Not two pages later I was clarifying the steps of
“harvesting” a hen to go in the cook pot. I have never been confronted with the
need to wring a chicken’s neck or otherwise dispatch a hen or rooster, but when
I was a teenager I went duck hunting with friends a couple of times. I still
remember one cold morning riding in Bill Daniel’s 1961 Ford Falcon that had an
air vent that was stuck open, blowing frigid air at my feet all the way to Lake
o’ the Pines and back.
I did bring back a dead duck that morning and
remember the mess I made in the back yard gutting and half-ass plucking the
poor bird. Mama wound up making me go bury it by the creek across the street. I
think she just didn’t want to cook it in her clean kitchen. I didn’t mind so
much since I’d been told wild duck meat, even the breast, was all dark, tough,
and stringy. My first meal in Paris in 2009 dispelled that myth, but in 1967
what did I know?
Probably the most interesting historical rabbit that
I’ve so far chased down regarding the material goods of the Civil War is the
story of Charles Goodyear. He spent his lifetime trying to turn his discovery
of how to “vulcanize” rubber into a successful manufacturing and marketing
business. (He was the first American to learn that sulfur and heat were key
ingredients to make rubber a practical waterproof coating on products like
shoes and tobacco pouches) He impoverished his family and ruined his health
with his decades of experiments with strong chemicals and acids, yet he did eventually
create and patent a waterproof product that could be attached to canvas and was
impervious to heat and cold.
During the Civil War, tens of thousands of highly
valued waterproof vulcanized rubber “gum blankets” were issued to soldiers in
the Union army.

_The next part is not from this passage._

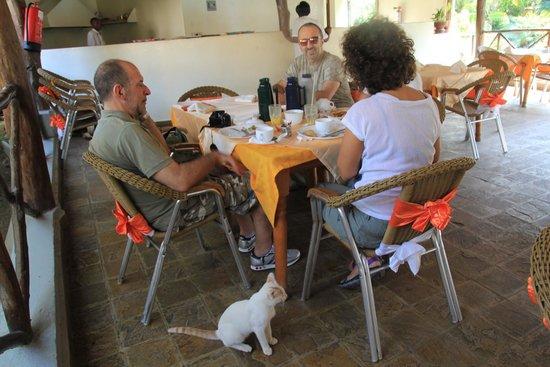 Jacyjoka Apartments : breakfast time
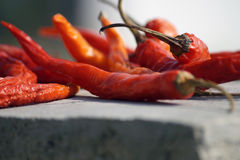 Red chilly Stock Photos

Besides good shoes, gum blankets were the first items that
Confederate soldiers most often stripped from fallen Yankee soldiers.
In Whittled
Away, I included a true account of some Texas Rebs stumbling across two
huge piles of new gum blankets waiting to be issued to Sherman’s troops in
north Georgia in mid-1864. In that long summer campaign of constant marching
that was plagued by recurring torrential rains, the gum blankets were likely
more valued than hard coins. Better to be penniless, dry and warm, than cold,
wet, and unable to use your money.
I hope everyone votes tomorrow or has already cast
your ballot in elections from local school boards and city government all the
way up to those running for Congressional and Senate seats. It matters.
What I’ve read this week: I finished Jeff Shaara’s
new Civil War novel about the battle at Chattanooga and Missionary Ridge: The Smoke at Dawn.